Bizde aksamaların en önemli sebeplerininin başında, Prof.Mehmet Kaplan’ın Ziya “Gökalp ve İlim Şehri” adlı makalesinde dile getirdiği “Türk milletinin meselelerini çözerek müsbet neticelere ulaşamayışının başlıca sebebi, hemen hemen her konuda hissî bir açıdan bakmasıdır.” görüşüşünde olduğu gibi, aklı kullanamayışımız sayılagelmiştir. İçinde buluınduğumuz durum, ne yazık ki, bu kabulün doğru olduğunu gösteriyor. Aklımızı kullanamıyoruz; peki gönlümüzü kullanabiliyor muyuz? Aklın bize vadettiği “müsbet netice”leri elde etmede gönlümüzün desteği var mı! “Akletmek” büyük bir güç, “gönül vermek” de öyle. Eğer Fatih Sultan Mehmet İstanbul fethinde mevcut teknik imkânları, “Ya ben İstanbul’u alırım, ya İstanbul beni!” kararlılığı içinde kullanmasaydı, kuşatma, daha önceki denemelerde olduğu gibi, başarısızlıkla sonuçlanabilirdi.

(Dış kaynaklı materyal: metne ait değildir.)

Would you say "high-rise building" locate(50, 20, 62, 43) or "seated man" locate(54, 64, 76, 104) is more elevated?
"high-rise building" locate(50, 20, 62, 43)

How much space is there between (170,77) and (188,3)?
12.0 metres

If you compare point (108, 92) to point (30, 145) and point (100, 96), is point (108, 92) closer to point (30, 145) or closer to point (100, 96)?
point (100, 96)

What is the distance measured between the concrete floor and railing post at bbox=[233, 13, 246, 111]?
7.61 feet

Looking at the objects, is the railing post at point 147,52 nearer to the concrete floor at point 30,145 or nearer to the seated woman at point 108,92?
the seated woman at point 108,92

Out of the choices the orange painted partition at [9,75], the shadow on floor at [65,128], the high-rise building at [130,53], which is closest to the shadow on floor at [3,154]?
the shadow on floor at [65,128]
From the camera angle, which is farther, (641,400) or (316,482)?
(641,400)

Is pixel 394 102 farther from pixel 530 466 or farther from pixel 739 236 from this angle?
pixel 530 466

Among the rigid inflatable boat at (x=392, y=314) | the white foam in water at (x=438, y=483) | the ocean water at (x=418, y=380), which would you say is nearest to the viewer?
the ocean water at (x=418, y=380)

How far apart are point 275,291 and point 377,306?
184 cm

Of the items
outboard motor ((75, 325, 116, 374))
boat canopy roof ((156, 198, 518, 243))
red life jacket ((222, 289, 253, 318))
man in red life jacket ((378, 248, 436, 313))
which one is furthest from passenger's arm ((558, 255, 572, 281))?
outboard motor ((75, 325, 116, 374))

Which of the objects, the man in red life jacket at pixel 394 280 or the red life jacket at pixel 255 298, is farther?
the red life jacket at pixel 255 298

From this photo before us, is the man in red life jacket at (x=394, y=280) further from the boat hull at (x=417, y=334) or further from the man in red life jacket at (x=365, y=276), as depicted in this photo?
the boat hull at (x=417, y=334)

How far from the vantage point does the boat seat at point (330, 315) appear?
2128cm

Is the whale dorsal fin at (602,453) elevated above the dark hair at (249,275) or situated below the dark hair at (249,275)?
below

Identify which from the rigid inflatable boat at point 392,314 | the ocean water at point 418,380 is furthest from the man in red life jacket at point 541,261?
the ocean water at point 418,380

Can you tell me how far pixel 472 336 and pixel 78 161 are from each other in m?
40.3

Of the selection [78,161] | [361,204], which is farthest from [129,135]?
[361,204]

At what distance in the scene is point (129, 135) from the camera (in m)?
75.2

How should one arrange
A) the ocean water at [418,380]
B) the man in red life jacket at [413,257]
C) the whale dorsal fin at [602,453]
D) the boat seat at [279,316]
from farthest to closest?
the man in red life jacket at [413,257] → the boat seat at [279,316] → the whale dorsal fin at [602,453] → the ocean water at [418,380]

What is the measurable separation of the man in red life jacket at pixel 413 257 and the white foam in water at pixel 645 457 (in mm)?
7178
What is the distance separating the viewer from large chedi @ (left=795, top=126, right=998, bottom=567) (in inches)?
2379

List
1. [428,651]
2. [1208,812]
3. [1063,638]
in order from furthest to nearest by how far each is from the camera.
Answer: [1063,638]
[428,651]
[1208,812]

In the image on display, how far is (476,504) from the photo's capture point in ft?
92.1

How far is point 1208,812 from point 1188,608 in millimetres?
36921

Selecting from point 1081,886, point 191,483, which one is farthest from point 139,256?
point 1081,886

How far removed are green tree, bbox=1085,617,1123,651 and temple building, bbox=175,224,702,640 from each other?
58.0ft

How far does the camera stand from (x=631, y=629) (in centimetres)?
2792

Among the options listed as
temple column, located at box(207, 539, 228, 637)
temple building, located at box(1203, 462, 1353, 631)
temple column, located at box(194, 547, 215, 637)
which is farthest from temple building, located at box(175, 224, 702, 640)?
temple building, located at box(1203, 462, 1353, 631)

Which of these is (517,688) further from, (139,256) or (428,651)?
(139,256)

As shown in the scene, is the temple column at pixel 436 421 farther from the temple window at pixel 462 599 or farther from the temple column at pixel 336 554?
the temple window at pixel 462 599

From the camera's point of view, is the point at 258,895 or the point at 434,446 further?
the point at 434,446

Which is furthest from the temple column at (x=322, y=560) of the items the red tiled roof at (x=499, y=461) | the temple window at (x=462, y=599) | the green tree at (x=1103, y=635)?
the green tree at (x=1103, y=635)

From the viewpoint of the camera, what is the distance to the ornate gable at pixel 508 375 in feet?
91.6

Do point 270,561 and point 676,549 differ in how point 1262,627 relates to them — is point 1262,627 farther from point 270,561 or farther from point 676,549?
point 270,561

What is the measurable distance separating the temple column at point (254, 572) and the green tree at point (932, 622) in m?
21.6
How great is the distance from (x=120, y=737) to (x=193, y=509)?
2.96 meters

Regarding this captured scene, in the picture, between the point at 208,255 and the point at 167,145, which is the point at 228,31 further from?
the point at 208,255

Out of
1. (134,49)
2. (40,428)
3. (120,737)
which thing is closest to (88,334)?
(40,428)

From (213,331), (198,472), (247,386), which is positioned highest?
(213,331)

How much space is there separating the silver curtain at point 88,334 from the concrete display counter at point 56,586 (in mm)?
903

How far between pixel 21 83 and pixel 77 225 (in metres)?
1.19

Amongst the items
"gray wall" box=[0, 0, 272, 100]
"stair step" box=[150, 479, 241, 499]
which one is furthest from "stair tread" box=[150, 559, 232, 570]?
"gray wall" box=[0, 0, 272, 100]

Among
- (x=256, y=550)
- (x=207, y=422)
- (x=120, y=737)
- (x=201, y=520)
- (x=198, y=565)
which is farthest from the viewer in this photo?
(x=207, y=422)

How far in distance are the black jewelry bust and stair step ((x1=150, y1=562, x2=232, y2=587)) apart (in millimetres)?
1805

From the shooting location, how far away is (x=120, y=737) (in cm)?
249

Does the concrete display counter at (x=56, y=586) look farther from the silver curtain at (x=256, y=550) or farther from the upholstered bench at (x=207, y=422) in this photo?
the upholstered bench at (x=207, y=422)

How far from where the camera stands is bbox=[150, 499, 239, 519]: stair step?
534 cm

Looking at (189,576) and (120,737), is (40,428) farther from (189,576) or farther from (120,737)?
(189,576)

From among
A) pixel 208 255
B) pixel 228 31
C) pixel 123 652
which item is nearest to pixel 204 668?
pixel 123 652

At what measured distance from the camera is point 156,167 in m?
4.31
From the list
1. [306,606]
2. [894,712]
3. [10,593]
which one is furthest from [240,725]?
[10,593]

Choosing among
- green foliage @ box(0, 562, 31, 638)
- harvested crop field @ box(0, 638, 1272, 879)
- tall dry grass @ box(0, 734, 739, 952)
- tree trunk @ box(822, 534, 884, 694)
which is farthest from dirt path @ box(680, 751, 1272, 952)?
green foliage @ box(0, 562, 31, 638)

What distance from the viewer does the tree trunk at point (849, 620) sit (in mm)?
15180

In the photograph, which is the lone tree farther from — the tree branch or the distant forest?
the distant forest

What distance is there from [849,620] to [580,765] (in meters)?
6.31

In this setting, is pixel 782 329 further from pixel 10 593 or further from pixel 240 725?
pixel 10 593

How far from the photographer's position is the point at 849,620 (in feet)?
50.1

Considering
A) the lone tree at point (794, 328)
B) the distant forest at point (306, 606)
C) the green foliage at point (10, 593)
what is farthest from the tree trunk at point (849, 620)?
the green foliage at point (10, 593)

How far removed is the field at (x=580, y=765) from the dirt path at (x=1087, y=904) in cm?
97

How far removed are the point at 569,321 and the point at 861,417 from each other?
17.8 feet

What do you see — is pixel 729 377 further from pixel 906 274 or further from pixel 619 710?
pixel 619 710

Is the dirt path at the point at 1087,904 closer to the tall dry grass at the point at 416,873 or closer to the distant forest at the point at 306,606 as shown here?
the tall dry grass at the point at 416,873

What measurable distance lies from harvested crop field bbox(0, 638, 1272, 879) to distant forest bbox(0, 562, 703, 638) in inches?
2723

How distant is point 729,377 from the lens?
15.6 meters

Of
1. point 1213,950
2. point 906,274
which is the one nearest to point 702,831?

Tasavvurun desteklediği tefekkür en büyük gücümüz olacaktır. Türk Dil Kurumu Güncel Sözlük’te tasavvur için “1.Göz önüne getirme, hayal etme, zihinde canlandırma, 2.Tasarım, 3. Düşünce, amaç, niyet, maksat, plan” karşılıklarını veriyor. Düşünen insanın bunlardan hangisine ihtiyacı yok?
Sanatın Penceresinden Bakmak
Sanat bize severek bakmayı öğretir. En büyük kahramanlar (komutanlar, filozoflar, bilginler) sanatın yumuşatıcı katkılarıyla tamamlanmış, hayata farklı bir pencereden bakmayı öğrendikten sonra asıl büyüklüklerine kavuşmuşlardır. Sevmenin zaaf değil, bilmeyi yakından destekleyen bir güç olduğunu unutmamalıyız. Bir öğrencim beni, ülkede birçok olay olup dururken çiçek resmi paylaşmamı anlayamadığını söyleyerek uyarmıştı. Ona “güzelliklerden vageçmemeliyiz” gibi bir cevap verdiğimi hatırlıyorum. Gençlerin böyle zaman zaman çok keskinleşen çıkışları oluyor; yakışıyor da! Fakat şunu da dikkate almamız gerekiyor: Zor zamanlarda -en büyük harplerde bile- insanların şiir yazmaya, resim yapmaya devam etmelerini, milletin her şart altında “kendisi” olarak yaşama azmine bağlamak
Sanatın bize öğrettiklerinden biri de hayatınn çok yönlülüğüdür. Her insanın duyuş tarzı farklı olduğundan, hayattaki çeşitliliği iç dünyamıza da taşırız. Bilim aklın ilkeci tutumuyla kategorize ederken, sanat, bireysel duyuş sayesinde eşyayı yeknesaklıktan kurtarmaya çalışır. Bu iki tutum, çelişki yaratmaz, bir orta noktada buluşmanın kapısını açar. Kültür ve medeniyet tarihi, bilimin ve sanatın bulup fark ettiklerinin tarihidir aslında. Aramadan ve fark etmeden hiçbir yere varamayız. Kendimize hangi ideolojik kisveyi yakıştırırsak yakıştıralım, kol gücümüz ne kadar fazla olursa olsun, dünyayı tanımadan başarılı olamayız.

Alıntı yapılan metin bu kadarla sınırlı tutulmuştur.